"So we caught more of them early on rather than later on," Gitlin tells me. "Now, if we really wanted to let schizophrenic patients go bad, they would have all ended up in the hospital. It took very little change in symptoms for us to say, 'Oops, we've gotta intervene.' That's very different than saying, 'Gee, let's let this person be floridly psychotic and severely ill while we watch them and see what it does.' That bears zero resemblance to what we did."
Sometimes, though, things got messy. "We intervened if we saw symptoms in a mild stage, as long as it was clear that the person was getting psychotic," Gitlin explains. "But there were some people we saw on Mondays who were fine and by Wednesday night they were floridly psychotic, and the first phone call I got, we'd intervene at that point. They were clearly symptomatic. That's because they'd go from 0 to 6 like that," he says, snapping his fingers. "But had I spoken to them when they were a 4, I would have intervened at that point."
They say they did everything "by the book." Every year, they got approval from the UCLA Human Subjects Protection Committee. Every patient who was in the study signed the informed consent form. The project itself was approved at least three different times by the NIMH, and that federal agency reviewed the informed consent forms at least once with no objections. "So," Gitlin says, "it's not as if we secretly had this informed consent and didn't tell anybody what was in it and did something in any way deviously or illegally. There's absolutely none of that."
In our conversation, the researchers seem less than persuasive once--when I ask about research suggesting that relapse causes irreversible injury. "The famous Richard Wyatt thing," Gitlin says derisively, referring to a 1991 article by Wyatt, chief of the NIMH Neuropsychiatry Branch. In his review of 22 studies, Wyatt found evidence that stable schizophrenic patients whose neuroleptics are discontinued and suffer relapses may have a difficult time returning to their previous level of function because of scarring to their brains. "What Wyatt is talking about is psychosis left untreated is probably not good for brains," Gitlin tells me. "That bears no resemblance to anything that went on in our project."
When I phone Wyatt to clarify his lengthy paper, he disputes Gitlin's view. He says he meant what he wrote when he cautioned that "greater consideration should be given to the usual clinical practice of taking patients off neuroleptics after they have recovered from an acute psychosis and appear stable." The problem, Wyatt adds, "is there is a risk, and it's a risk people hadn't previously thought about."
What bearing does this have on the UCLA researchers? One scientific paper, appearing late in their decade of research, doesn't amount to evidence that what they had been doing was a mistake. "But they would have to reconsider a bit," Wyatt says. "It puts them in a bind, I suppose."
But even Wyatt, like other clinical researchers, is less worried about the ethical ramifications than the practical ones that might impede progress of conducting research for schizophrenia. "The work is so hard to do," he says. "Anything like this will set us back, whether Nuechterlein and Gitlin were right or wrong. Having this come up--who needs it?"

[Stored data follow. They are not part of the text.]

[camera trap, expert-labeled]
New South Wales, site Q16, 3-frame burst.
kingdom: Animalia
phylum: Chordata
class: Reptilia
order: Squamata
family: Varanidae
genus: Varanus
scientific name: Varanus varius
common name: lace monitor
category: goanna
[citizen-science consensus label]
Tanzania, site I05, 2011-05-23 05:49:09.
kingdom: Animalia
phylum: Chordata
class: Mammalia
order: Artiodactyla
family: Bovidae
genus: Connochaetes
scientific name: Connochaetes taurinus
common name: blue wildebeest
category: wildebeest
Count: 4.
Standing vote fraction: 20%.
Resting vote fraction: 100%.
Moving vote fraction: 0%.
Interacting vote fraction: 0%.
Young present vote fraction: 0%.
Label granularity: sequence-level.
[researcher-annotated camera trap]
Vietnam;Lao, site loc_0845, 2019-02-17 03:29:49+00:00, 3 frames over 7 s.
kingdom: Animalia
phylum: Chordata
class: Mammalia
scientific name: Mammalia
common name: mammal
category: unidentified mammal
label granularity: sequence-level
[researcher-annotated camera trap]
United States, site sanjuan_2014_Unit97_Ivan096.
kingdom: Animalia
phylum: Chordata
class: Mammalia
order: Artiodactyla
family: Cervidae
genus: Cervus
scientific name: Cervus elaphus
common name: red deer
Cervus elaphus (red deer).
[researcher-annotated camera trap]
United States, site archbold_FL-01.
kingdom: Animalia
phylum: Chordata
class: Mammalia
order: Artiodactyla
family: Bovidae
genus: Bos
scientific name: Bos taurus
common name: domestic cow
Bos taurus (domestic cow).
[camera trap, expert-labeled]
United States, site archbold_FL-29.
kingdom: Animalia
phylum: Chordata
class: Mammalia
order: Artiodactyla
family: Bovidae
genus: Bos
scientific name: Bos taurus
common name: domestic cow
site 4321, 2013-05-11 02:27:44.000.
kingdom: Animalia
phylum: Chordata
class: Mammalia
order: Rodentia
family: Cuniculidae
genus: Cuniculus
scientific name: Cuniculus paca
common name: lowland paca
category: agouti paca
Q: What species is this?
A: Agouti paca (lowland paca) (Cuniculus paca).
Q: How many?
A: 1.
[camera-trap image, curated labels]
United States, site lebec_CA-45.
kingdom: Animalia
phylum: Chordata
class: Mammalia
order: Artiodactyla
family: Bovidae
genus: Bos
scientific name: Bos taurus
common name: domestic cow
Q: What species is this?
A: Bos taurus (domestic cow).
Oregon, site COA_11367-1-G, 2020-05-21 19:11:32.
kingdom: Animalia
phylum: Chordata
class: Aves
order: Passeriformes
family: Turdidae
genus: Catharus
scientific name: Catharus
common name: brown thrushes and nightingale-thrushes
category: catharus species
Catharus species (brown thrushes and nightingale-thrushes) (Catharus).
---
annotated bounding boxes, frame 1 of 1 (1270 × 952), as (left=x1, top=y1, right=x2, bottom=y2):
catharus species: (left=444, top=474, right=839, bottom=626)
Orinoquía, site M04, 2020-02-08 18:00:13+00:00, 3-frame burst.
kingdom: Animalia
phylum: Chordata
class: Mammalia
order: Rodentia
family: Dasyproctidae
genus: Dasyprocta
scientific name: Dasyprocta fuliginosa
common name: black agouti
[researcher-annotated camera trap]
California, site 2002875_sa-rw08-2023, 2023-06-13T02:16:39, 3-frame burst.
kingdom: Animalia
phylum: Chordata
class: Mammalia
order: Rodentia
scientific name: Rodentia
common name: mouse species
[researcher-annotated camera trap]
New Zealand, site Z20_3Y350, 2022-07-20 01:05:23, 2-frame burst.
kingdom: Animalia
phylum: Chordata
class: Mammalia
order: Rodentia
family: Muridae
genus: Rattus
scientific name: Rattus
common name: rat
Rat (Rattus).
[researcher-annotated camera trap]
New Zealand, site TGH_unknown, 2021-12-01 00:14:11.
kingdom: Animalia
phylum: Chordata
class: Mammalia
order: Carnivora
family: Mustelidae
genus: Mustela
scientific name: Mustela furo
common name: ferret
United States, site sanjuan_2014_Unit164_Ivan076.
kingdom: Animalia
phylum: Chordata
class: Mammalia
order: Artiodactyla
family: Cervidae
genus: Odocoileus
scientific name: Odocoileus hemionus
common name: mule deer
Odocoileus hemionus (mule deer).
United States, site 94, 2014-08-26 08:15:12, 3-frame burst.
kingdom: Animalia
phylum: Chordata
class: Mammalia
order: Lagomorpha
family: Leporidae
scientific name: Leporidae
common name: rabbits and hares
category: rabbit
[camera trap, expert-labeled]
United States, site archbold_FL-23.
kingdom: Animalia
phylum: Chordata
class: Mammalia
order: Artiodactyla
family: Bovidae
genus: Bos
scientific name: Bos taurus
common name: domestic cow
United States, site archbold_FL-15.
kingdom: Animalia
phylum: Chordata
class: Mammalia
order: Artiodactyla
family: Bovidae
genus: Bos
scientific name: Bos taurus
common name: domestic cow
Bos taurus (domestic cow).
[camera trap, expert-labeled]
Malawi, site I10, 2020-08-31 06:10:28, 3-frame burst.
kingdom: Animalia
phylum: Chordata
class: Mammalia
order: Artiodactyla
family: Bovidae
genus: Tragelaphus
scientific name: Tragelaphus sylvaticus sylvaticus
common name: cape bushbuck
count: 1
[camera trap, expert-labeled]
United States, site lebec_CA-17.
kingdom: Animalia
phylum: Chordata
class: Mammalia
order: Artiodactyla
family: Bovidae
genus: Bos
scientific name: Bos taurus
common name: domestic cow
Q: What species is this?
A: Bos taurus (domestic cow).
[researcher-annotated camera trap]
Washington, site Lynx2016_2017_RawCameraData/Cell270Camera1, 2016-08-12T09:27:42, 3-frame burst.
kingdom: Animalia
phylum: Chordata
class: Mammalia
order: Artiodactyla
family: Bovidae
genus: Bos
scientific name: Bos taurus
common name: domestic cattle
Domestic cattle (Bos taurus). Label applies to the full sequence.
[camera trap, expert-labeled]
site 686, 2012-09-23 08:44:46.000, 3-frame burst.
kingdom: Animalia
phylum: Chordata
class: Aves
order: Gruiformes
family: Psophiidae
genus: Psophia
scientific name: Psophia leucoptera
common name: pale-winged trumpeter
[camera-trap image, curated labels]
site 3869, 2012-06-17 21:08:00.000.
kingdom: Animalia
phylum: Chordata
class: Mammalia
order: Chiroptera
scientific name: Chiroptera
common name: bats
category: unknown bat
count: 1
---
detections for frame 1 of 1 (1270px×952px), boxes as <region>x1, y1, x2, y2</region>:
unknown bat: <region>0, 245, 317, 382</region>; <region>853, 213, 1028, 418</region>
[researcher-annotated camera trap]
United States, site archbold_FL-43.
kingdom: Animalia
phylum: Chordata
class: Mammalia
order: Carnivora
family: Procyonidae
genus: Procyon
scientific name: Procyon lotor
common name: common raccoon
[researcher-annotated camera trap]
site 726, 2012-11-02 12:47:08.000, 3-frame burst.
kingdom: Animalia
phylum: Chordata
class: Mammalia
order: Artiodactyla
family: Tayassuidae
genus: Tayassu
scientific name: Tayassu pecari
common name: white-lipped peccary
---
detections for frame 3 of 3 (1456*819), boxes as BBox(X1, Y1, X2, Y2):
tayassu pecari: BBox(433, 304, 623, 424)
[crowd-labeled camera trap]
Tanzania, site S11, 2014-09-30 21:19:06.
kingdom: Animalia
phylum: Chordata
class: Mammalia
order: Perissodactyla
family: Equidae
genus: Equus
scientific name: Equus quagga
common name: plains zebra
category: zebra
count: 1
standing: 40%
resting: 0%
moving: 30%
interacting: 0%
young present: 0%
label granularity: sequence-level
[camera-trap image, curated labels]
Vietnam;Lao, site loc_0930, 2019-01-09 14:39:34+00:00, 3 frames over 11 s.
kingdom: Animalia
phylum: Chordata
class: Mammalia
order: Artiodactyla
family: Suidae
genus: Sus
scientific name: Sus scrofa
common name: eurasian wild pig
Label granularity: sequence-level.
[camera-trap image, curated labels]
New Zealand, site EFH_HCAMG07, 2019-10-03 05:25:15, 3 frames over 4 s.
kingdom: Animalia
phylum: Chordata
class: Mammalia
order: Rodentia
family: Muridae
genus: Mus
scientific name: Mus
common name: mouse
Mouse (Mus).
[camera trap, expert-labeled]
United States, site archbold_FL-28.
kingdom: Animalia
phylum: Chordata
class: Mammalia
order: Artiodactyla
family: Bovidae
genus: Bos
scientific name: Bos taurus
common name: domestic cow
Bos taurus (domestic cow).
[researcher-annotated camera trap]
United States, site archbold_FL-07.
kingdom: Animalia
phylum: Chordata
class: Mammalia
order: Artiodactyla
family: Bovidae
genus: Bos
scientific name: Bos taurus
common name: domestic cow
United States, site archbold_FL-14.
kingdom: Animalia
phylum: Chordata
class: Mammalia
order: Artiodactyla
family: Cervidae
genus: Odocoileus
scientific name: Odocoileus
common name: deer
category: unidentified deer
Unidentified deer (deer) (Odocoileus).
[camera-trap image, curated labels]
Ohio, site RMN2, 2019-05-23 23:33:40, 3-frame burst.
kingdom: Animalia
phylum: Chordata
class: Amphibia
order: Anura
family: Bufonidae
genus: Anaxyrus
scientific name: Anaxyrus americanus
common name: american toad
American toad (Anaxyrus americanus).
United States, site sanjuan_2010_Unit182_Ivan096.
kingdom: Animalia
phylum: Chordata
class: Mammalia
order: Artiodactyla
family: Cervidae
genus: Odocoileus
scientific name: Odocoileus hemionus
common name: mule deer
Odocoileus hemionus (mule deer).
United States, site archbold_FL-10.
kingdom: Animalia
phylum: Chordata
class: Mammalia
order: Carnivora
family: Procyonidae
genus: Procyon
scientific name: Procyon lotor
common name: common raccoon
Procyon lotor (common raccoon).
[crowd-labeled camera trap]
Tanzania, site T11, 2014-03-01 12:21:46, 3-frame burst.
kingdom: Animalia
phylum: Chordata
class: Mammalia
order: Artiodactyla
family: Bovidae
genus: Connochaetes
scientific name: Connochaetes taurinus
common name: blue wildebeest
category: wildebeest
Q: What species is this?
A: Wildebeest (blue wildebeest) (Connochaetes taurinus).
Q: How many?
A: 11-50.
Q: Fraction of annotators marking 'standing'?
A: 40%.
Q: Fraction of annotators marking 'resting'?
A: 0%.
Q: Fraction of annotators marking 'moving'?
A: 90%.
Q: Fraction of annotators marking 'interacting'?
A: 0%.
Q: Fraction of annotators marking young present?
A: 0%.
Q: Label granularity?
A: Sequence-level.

IN MAY, THE OFFICE FOR PROTECTION FROM RESEARCH RISKS RELEASED its final report on the Nuechterlein-Gitlin study. Two years earlier, when the researchers were still enrolling participants, the federal investigators had recommended that the project's consent form be modified to more clearly disclose risks, treatment options and the fact that the study design, not individual needs, would determine drug dosage for those enrolled in the Aftercare program.
The final report was mostly a formality: UCLA, the government confirmed, had violated federal regulations by failing to adequately protect its subjects in the informed consent process. It now required changes in the university review system and made more suggestions about the study's already modified consent forms.
It also addressed the question of Tony Lamadrid's suicide. According to the OPRR, even though he was no longer part of a protocol at the time of his death, he was still being treated by research staff and his progress was still being charted for study data. UCLA, which was allowed to respond in the report, dug in its heels at the implication of this finding: "No factual or legal connection between the study and (Lamadrid's) suicide . . . has been established."